### [DOCUMENT SECTION]
:::::

# 3-31-2012 you just don't know.......



## KINGFISHER4 (Sep 6, 2010)

WRONG TIDE...WRONG WIND...JUST RAINED THAT MORNING. SOMETIMES YOU JUST HAVE TO GO. :thumbup: 9 FLATTIES, 25 CRABS, MISSED 4 OTHER FLATTIES. A GREAT NITE WITH THE WIFE. ( NEED TO GET UP WITH CHRIS AND GET THE THREE PRONGS OF FURY)


----------



## chicon monster (Mar 7, 2012)

well it sounds like it was th eright tide, right wind, and the right perfect conditions. thats a real nice haul


----------



## fishn4fun (May 11, 2008)

Some fine eats congrats


----------



## Snatch it (Feb 17, 2009)

You never know till you go hand!!!!!! Awesome job!!!


----------



## grey ghost (Jul 24, 2011)

nice!! I see why handle is KINGFISHER!!!! lol !!


----------



## snakeman14 (Apr 17, 2008)

:::::

### [THE PROBLEM]
Continue the fishing report thread above, starting right after its last line.

### [EXTRACTED DATA]
:::::

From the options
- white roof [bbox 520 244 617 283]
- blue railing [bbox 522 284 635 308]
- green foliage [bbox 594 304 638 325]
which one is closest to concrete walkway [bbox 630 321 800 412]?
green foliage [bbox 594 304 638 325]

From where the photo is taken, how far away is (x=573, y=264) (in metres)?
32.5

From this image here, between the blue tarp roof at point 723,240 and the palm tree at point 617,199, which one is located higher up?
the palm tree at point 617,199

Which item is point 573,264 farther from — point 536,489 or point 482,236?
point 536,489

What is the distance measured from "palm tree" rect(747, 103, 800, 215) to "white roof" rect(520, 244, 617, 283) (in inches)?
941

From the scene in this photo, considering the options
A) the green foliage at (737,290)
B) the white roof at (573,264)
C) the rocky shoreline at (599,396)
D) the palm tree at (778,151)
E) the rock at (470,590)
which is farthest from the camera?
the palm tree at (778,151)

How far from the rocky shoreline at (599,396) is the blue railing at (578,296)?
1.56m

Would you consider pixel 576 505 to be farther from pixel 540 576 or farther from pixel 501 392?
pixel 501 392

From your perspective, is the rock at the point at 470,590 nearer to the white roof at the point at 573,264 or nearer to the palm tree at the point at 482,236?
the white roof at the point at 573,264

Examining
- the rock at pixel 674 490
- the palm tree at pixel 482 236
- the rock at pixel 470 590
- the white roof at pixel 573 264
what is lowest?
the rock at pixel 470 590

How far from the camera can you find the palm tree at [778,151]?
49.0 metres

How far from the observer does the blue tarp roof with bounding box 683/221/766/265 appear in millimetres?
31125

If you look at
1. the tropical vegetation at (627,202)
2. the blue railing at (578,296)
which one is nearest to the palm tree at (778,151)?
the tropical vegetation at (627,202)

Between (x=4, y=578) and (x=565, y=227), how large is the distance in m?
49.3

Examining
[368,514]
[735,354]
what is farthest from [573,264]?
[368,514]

:::::

### [RESPONSE TO THE TASK]
Can't kill em at the house lol, Great job!


----------



## Night Wing (May 16, 2011)

Flounder "and" crabs. :thumbsup: Can't beat that.


----------



## KINGFISHER4 (Sep 6, 2010)

Thanks for all the kind words...it's been a four year process, finally paying off


----------



## TurtleLA (Mar 21, 2011)

Are you gigging the crabs are scooping up with a net? I try scooping them, but they are fast. Ones I gigged die and get sand and mud inside the shell.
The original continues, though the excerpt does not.